London’s Lesbian and Gay Film Festival to open next month
The 24th Lesbian and Gay Film Festival is to take place in London next month at the British Film Institute.
The event will be held between 17th and 31st March 2010 at the BFI Southbank.
It will launch with the world premiere of new British film The Secret Diaries of Miss Anne Lister at the opening night gala screening at the Odeon West End.
Other films to be shown include I Killed My Mother, written, produced, directed by and starring 20-year-old Xavier Dolan, and Topp Twins: Untouchable Girls, Leanne Pooley’s award-winning documentary about Jools and Lynda Topp, the folk-singing lesbian twins and national celebrities in New Zealand.
The closing night gala screening on March 31st will be Children of God by Kareem J Mortimer. The film is a love story between an artist and a local boy and unfolds against a backdrop of violent homophobia and social unease in the Bahamas.
Seventy-five films and documentaries will be shown at this year’s festival, which is now the third biggest film festival in the UK.

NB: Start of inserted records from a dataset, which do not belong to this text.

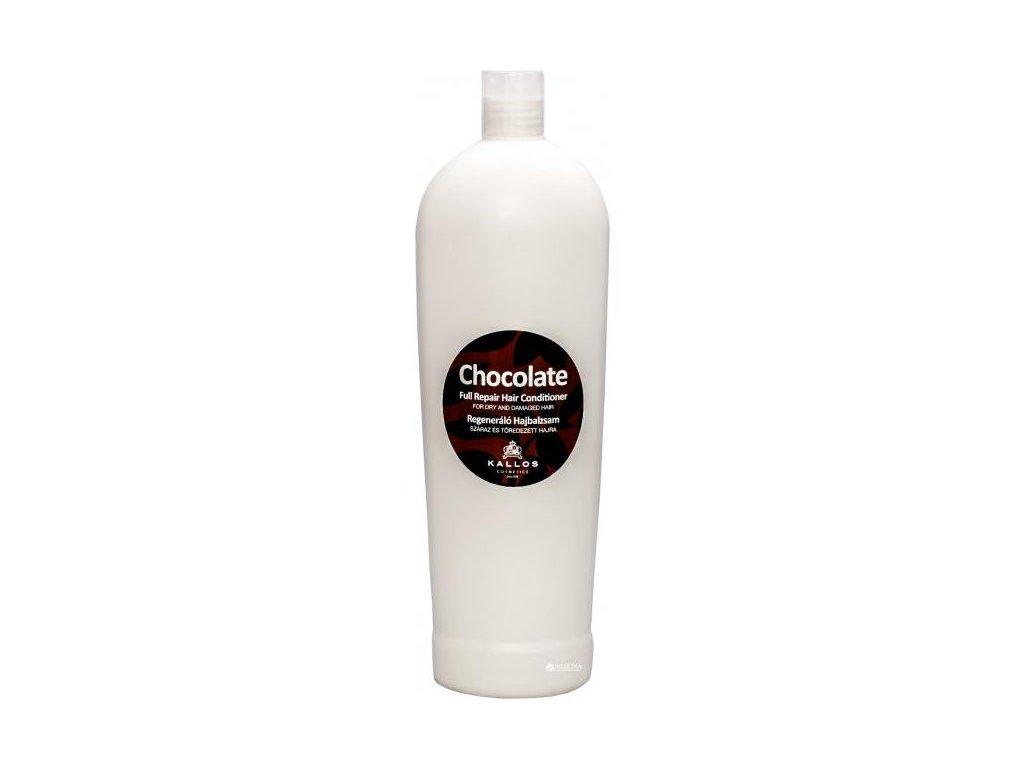 285560 kallos chocolate kondicioner pro obnovu suchych a poskozenych vlasu chocolate full repair hair conditioner 1000 ml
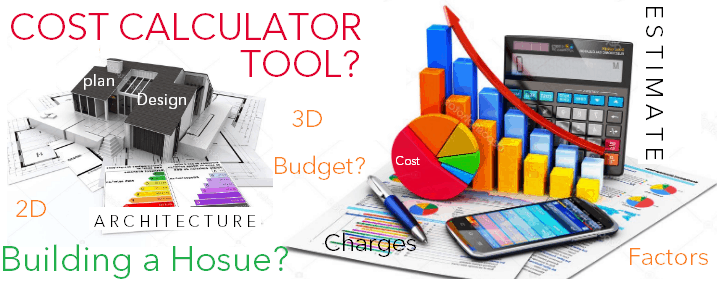 Cost calculator for house tool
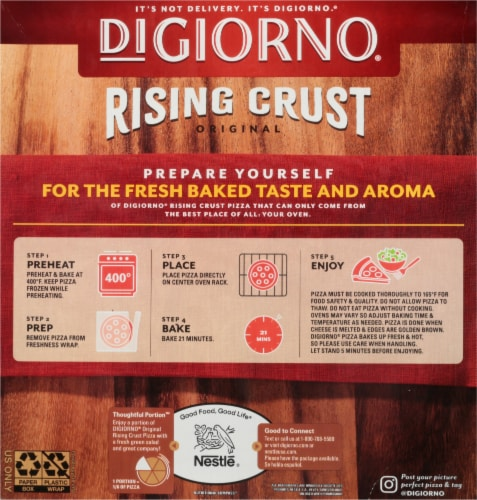 DIGIORNO Pepperoni Frozen Pizza on a Rising Crust Perspective: back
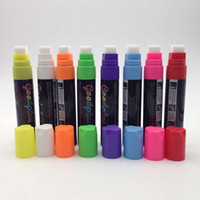 Wholesale Fluorescence pen for LED writing board mm highlighter marker pen pieces freeshipping order lt no track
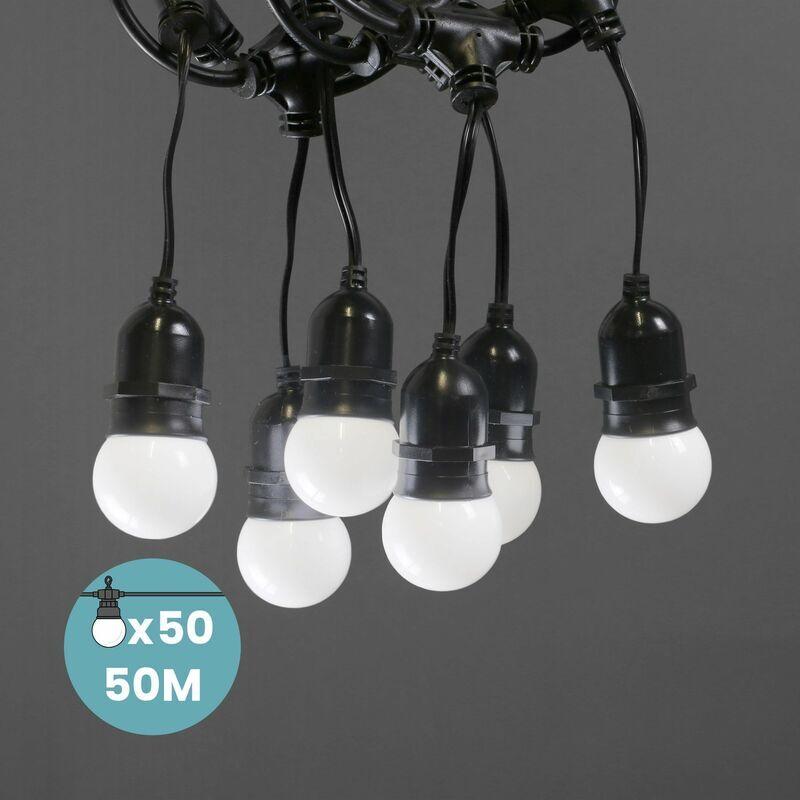 SKYLANTERN Guirlande Guinguette Pendante 50M Blanc - Guirlande Electrique Exterieur 50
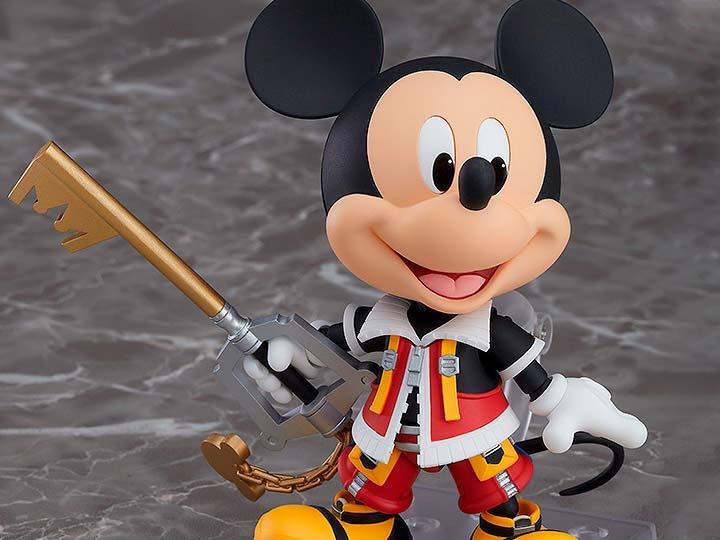 Mickey Mouse en el videojuego Kingdom Hearts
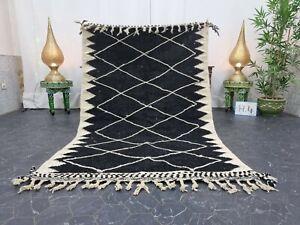"""Moroccan Handmade Kilim Zanafi Rug 4'1""""x6'6"""" Berber Geometric White Black Rug"""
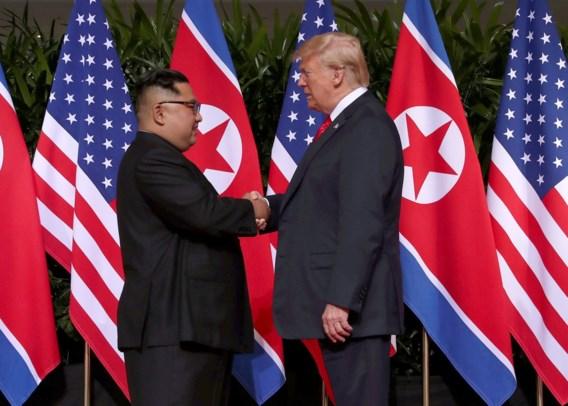 Trump overweegt nieuwe ontmoeting met Kim Jong-un na 'geweldige' brief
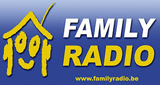 Family radio Ninove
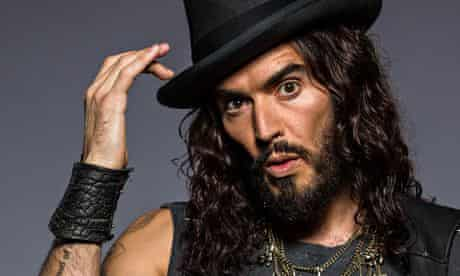 Russell Brand in 2012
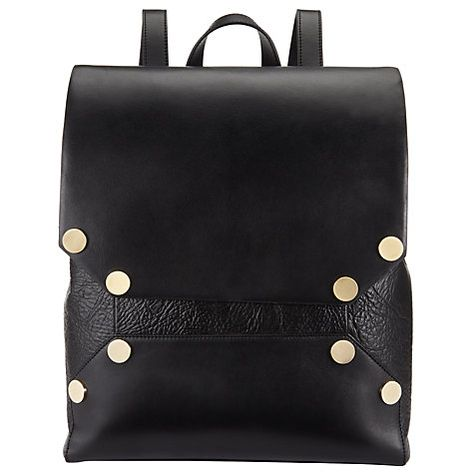 abed9cf0693f Buy Kin by John Lewis Luna Leather Backpack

These will include Brotherhood, Nicolo Donatto’s gripping tale of gays in the neo-Nazi movement; Susan Muska and Gréta Olafsdóttir’s documentary about the life-long love affair of two new York lesbians, Edie & Thea: A Very Long Engagement and Roberto Castón’s portrayal of gay rural life in the Basque country, Ander.
There will also be hundreds of short films, club nights, events and networking opportunities and collaborations with Tate Modern and the V&A.
Invocations and Evocations: Queer and Surreal will be held at the Tate Modern, while the V7A will host the All That Is Solid Melts into Air event, which will screen Paul Cox’s The Diaries of Vaslav Nijinsky with Derek Jacobi and Greta Schiller’s Paris was a Woman.